Battaglia a Teramo, il Chieti vince dopo un supplementare

L’Adriatica Press conduce a lungo ma non “uccide” la partita, poi gli episodi la puniscono Nei secondi finali gli ospiti guadagnano l’overtime grazie a un fallo molto dubbio
TERAMO. Il derby del Pala Scapriano va all’Europa Ovini Chieti che conquista due punti e scala posizioni in classifica. A conti fatti, però, l’Adriatica Press Teramo non ha meritato assolutamente la sconfitta. Anzi, analizzando al meglio gli interi quarantacinque minuti della contesa, i biancorossi hanno avuto le chance per riconquistare con merito quel successo che manca dal 25 novembre scorso. La partita è fatta di fotogrammi e, due, più di altri, servono a spiegare il perché del risultato. Sotto accusa la direzione arbitrale che, nel convulso ed intenso finale dei tempi regolamentari, prima ha fischiato un fallo su Gueye apparso inesistente (tre tiri liberi) e poi concesso una rimessa agli ospiti sulla quale più di un dubbio esiste.
Teramo si è innervosita anche perché, ad un certo punto, aveva la gara in pugno. Ma, per raccontare il derby, bisogna prendere in esame altri fotogrammi. Innanzitutto lo scempio di giocare una gara così importante, e con un discreto seguito di pubblico, in una struttura, il Pala Scapriano, al gelo e, praticamente, in penombra visto che a sette giri di lancette dalla fine, si sono spenti alcuni fari che hanno portato anche alla sospensione di qualche minuto. È un brutto, bruttissimo biglietto da visita per la città di Teramo. Basti pensare che coach Coen ha seguito la sfida, per larghi tratti, con il giubbino, così come la maggior parte dei presenti.
Detto questo, va ricordato come nelle ultime due uscite casalinghe l’Adriatica Press Teramo abbiagiocato due partite straordinarie raccogliendo zero e non sempre per suo demerito.
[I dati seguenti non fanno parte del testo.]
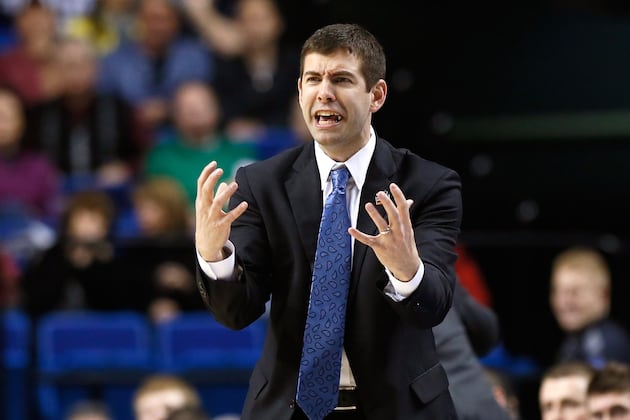 Setting Expectations for Each of College Basketball's Top 20 Coaches in 2014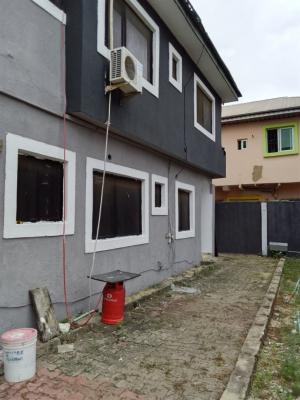 2 Bedroom Apartment, By Dkk, Canaan Land, Sangotedo, Ajah, Lagos, Flat / Apartment for Rent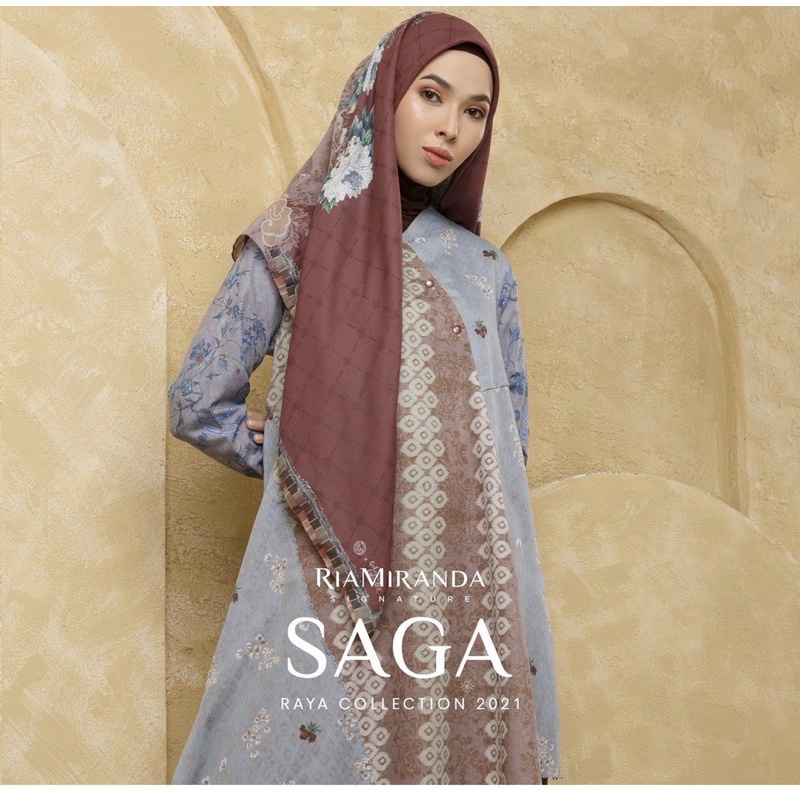 Ria miranda tunik saga edition (pl)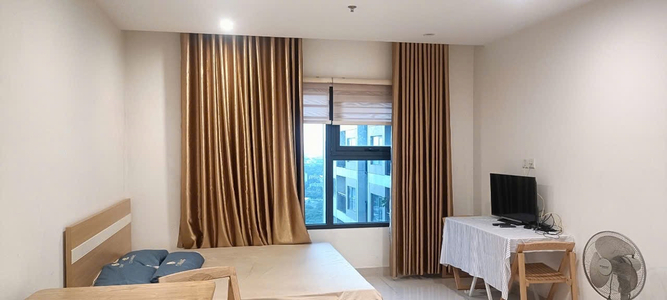 ảnh thực tế căn hộ 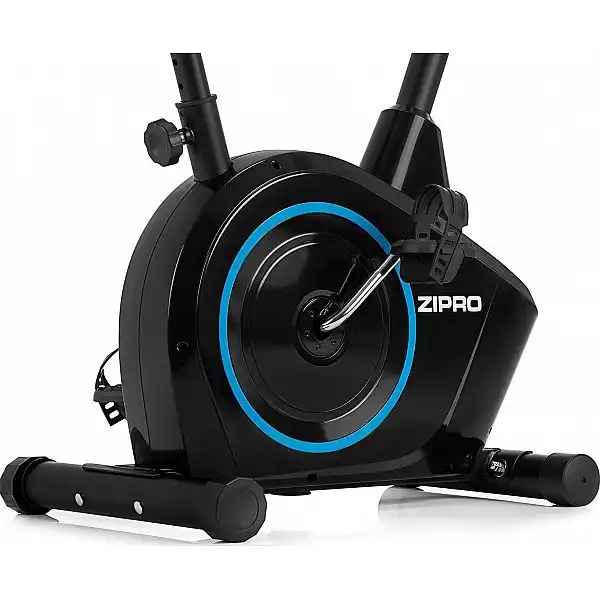 Магнитный велотренажер Zipro Boost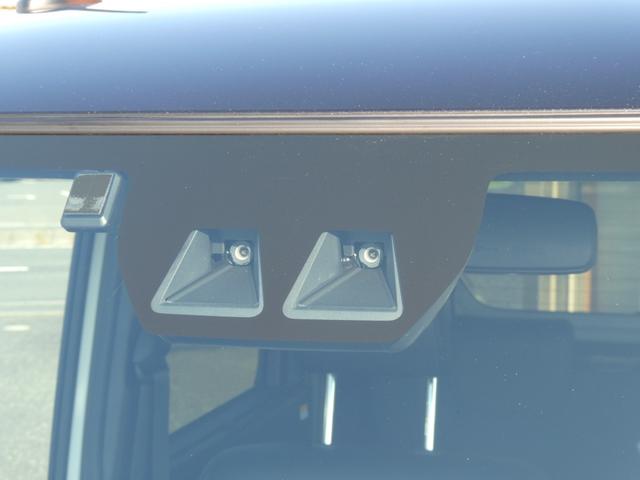 タント カスタムRS(6枚目)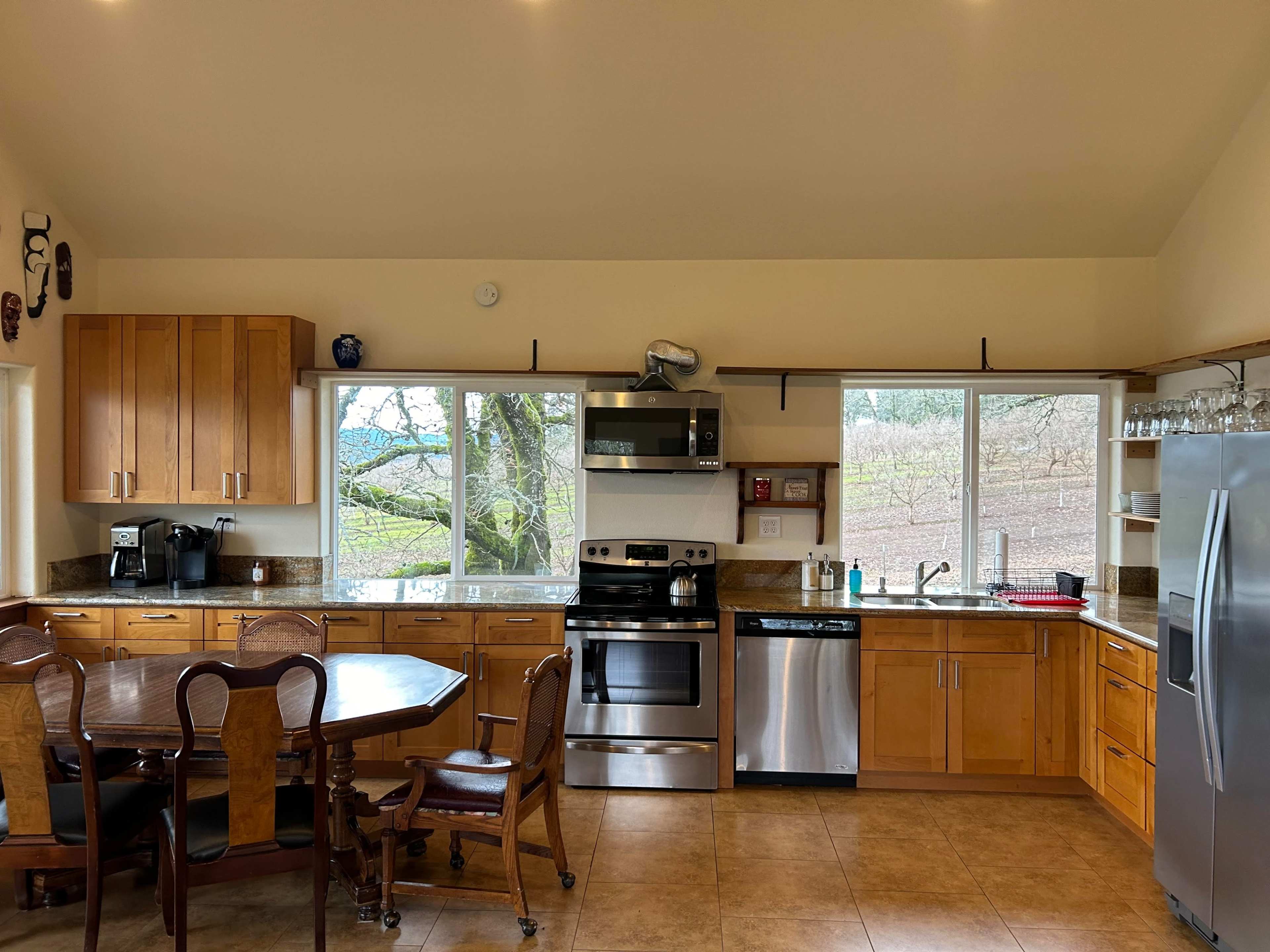 Farm House Loft Image in , Hillsboro, OR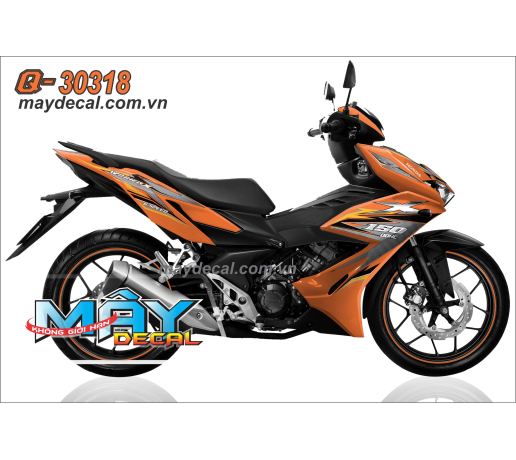 Q-30318 WINNER X CAM DEN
Ma, contro il Chieti, probabilmente, oltre che la lucidità nel finale, deve rammaricarsi per il mancato killer instinct nel terzo quarto, quando non ha approfittato, o lo ha fatto molto parzialmente, di un blackout di oltre sette minuti in attacco dei teatini. L’Europa Ovini, dalla sua, ha avuto il grande merito di crederci sempre ma anche il demerito di non aver proseguito sulla falsa riga dell’inizio di contesa quando era arrivata anche al +9. In una serata negativa per alcuni, ecco che, a far gioire i teatini, è la sostanza, come sempre, impersonificata da Di Carmine, 16 punti e 10 rimbalzi, decisivo nel momento topico del confronto così come l’ex Milojevic e soprattutto Ponziani, senza dimenticare l’atletismo e la precisione, da tre, di Gueye. C’è ancora parecchia strada da fare ma è chiaro che vincere partite come quella di Teramo può aiutare a crescere sotto tutti i punti di vista. Una grande qualità di Teramo, mostrata ieri, è stata quella di non abbattersi dopo un inizio difficile. La partita ha evidenziato grandi ed eloquenti segnali di crescita da atleti come Marchetti e Kekovic con quest’ultimo, di certo, alla sua migliore prestazione in biancorosso. Dopo l’intervallo lungo e fino al tiro libero di Di Carmine a tre decimi dalla fine che ha portato la contesa all’overtime, gli uomini di coach Domizioli, inviperito a fine gara con i due fischietti toscani, hanno avuto il pallino in mano toccando anche i sei punti di vantaggio. Poi nell'overtime, nonostante un ottimo Costa, è arrivata la resa, con una forte delusione. Il pubblico ci ha creduto, sarebbero stati due punti d’oro, ma la classifica resta precaria e, domenica, a Campli, non si potrà proprio fallire l’occasione di far proprio il derby più sentito. Per l’Europa Ovini, al contrario, arriva il test più probante per misurare le proprie capacità contro la corazzata San Severo.